> Task input
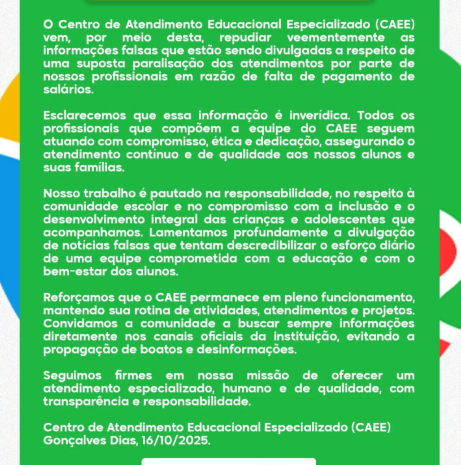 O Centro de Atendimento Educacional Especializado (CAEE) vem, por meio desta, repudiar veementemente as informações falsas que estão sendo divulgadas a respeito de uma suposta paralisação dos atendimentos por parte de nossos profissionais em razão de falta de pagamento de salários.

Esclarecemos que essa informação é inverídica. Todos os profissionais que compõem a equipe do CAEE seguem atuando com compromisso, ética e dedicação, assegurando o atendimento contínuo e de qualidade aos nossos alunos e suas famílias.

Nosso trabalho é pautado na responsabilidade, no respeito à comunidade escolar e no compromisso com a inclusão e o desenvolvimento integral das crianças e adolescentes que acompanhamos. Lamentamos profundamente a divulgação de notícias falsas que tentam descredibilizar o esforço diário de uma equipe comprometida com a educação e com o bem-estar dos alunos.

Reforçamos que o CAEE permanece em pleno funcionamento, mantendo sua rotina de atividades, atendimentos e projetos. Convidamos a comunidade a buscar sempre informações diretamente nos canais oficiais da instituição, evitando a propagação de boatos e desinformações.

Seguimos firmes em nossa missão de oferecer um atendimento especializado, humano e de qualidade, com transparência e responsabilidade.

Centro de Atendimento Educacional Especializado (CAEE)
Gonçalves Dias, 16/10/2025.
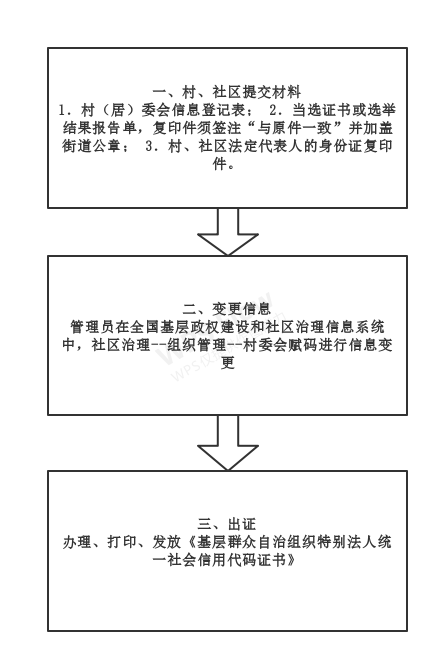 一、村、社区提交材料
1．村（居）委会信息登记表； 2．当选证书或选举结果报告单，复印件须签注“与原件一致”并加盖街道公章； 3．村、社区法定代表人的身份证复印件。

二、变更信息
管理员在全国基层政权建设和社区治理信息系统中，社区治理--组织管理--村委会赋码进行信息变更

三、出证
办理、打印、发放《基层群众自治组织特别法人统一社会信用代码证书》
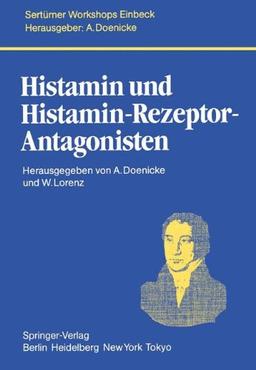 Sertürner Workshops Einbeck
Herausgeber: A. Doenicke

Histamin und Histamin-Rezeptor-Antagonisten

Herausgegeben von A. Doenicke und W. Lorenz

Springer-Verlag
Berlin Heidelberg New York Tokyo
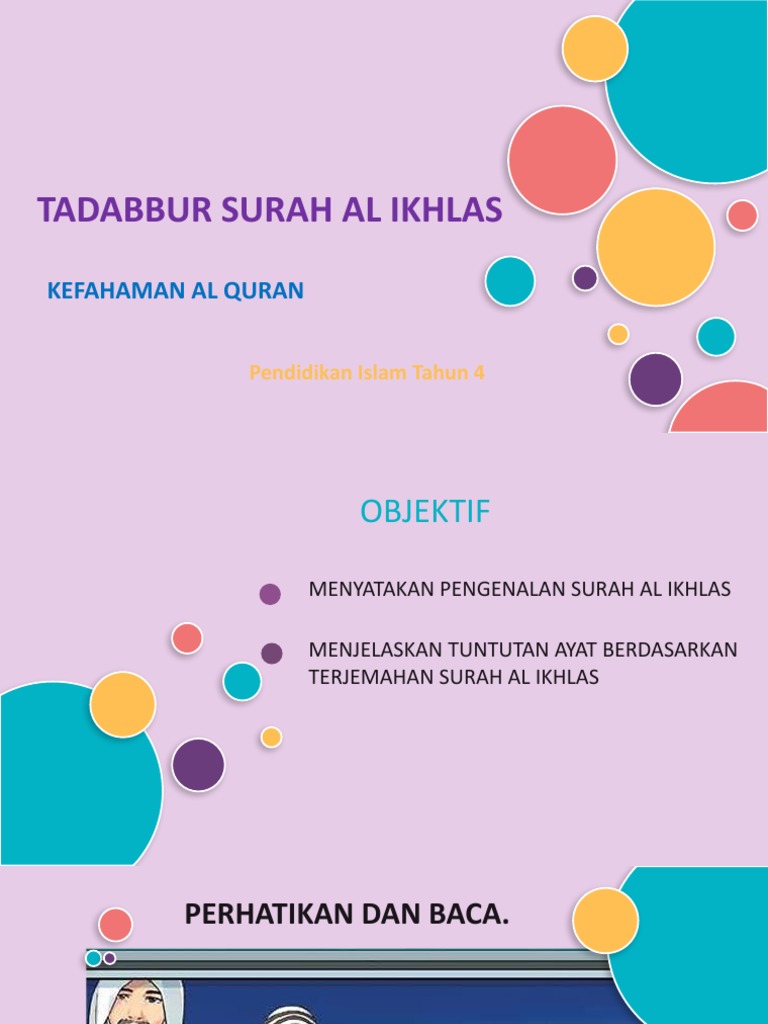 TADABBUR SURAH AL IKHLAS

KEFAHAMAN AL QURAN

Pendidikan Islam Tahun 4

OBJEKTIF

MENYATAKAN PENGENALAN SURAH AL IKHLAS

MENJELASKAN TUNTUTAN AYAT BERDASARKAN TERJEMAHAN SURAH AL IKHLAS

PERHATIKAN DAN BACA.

> Required action
Which lines above contain the word "Doenicke"? Copy all of them.

> Expected output
Herausgeber: A. Doenicke
Herausgegeben von A. Doenicke und W. Lorenz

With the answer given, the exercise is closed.